New Adventures in Software


Commons Lang - Why?

Posted in Java by Dan on June 29th, 2007


A lot of useful software has come out of the Apache Foundation and its Jakarta project, but I’ve never been a fan of the Commons libraries. Aside from the questionable premise of Commons Logging, it was a disappointment with Commons Math that inspired the domain name for this site. It’s fair to say that Sun’s enhancements over the years to the standard libraries and Java language (e.g. generics, auto-boxing and enums) have obsoleted many of the Commons classes.

Today, at work, I discovered that some of the code in my current project depends on Commons Lang. This led me to investigate what exactly this library provides. I’ve been looking through the docs, through the source code and scratching my head in puzzlement at the utter wrong-headed pointlessness of much of this beautifully-commented folly. The stuff that’s not mind-bogglingly trivial is suspect in many ways.

The builder package is of dubious utility. The major IDEs will auto-generate efficient implementations of equals, hashCode and toString.
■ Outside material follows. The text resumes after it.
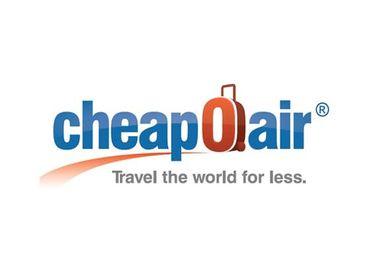 CheapOair Discount Codes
The Commons solution for equals and hashCode means writing more code with additional runtime overhead. The security-violating, reflection-based option for implementing the equals method is especially daft.
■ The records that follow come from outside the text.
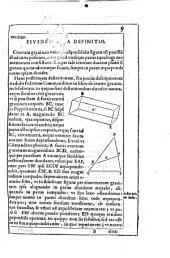 Guidi Ubaldi e Marchionibus Montis in duos Archimedis Aequeponderantium libros paraphrasis Scholiis illustrata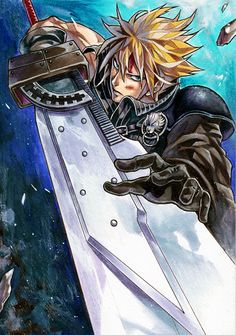 Cloud Strife - Final Fantasy 7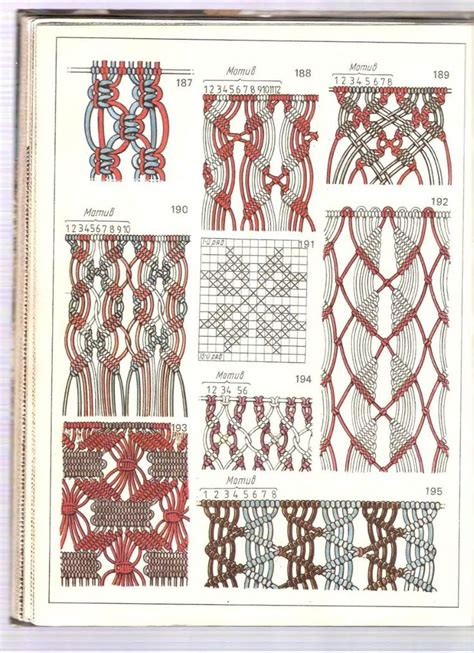 best 25 macrame knots ideas on macrame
The BooleanUtils class provides the following brilliantly redundant quartet of static utility methods: isTrue, isFalse, isNotTrue and isNotFalse. We’re just missing isEitherTrueOrFalse and isBothTrueAndFalse.

These criticisms are about things that are mostly harmless. The Commons Lang treatment of random numbers is less benign. A utility class provides static versions of most (but not all) of the useful methods from java.util.Random. These methods delegate to the very special Commons Lang RNG.

The Commons Lang RNG (JVMRandom) is remarkable in that it proves that the concept of “adding value” can be applied even when value is a negative quantity. JVMRandom is a sub-class of java.util.Random. Each of the interesting methods is over-ridden. Some are over-ridden to throw UnsupportedOperationException (and therefore prevent access to potentially useful functionality). Those that do still do something are over-ridden to generate all random values via Math.random() (Roedy Green has an explanation of why this isn’t sensible). The random boolean method is re-implemented to be (very slightly) biased in favour of false. In short, JVMRandom extends the imperfect but functional default RNG and makes it do less, more slowly and less correctly.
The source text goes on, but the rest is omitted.